In another Cell Reports paper, Weill Cornell's Mason and his colleagues examined clonal hematopoiesis, which is a risk factor for hematological cancers and heart disease, using NASA Twin Study data. They uncovered mutations within the twins linked to clonal hematopoiesis, but at an earlier age than typically expected, suggesting astronauts may need to be monitored over time for clonal hematopoiesis.
Mason and his lab have received two grants from NASA and support from the WorldQuant Foundation to expand their analysis to include banked blood samples from astronauts, as well as to monitor retired astronauts, collect new astronaut samples, and collect samples from patients undergoing radiotherapy and controls. With these, they plan to study not only clonal hematopoiesis, but also gene expression shifts, telomere and genome structure changes, epigenetic alterations, and more over the next 10 years.
A number of other studies appearing today investigated other aspects of space's effect on humans, including on skeletal muscles, cardiac function, and more.
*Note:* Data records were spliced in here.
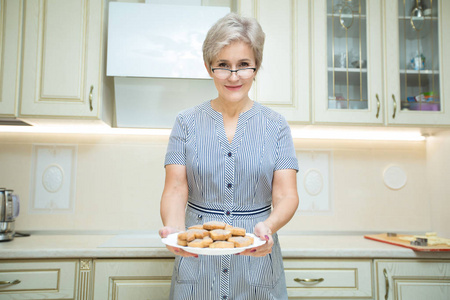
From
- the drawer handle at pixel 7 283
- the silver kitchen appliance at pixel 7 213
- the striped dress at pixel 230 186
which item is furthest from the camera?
the silver kitchen appliance at pixel 7 213

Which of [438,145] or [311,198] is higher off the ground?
[438,145]

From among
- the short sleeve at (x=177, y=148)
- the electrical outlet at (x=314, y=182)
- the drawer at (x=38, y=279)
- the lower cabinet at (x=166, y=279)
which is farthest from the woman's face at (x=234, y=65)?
the electrical outlet at (x=314, y=182)

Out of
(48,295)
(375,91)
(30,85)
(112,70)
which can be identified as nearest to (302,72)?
(375,91)

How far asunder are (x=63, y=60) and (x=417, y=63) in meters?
1.73

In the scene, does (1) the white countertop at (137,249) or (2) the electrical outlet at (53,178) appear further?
(2) the electrical outlet at (53,178)

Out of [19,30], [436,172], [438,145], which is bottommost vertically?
[436,172]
Ultimately, the scientists said that these studies and subsequent ones could inform longer-duration space travel, such as missions to Mars. Mason noted in an email that omics-based metrics, alongside others like cognitive and behavioral assessment, will become part of the standard health and physiological assessments that are conducted before, during, and after spaceflight, and that he and his colleagues have laid out a 500-year plan to continue these studies.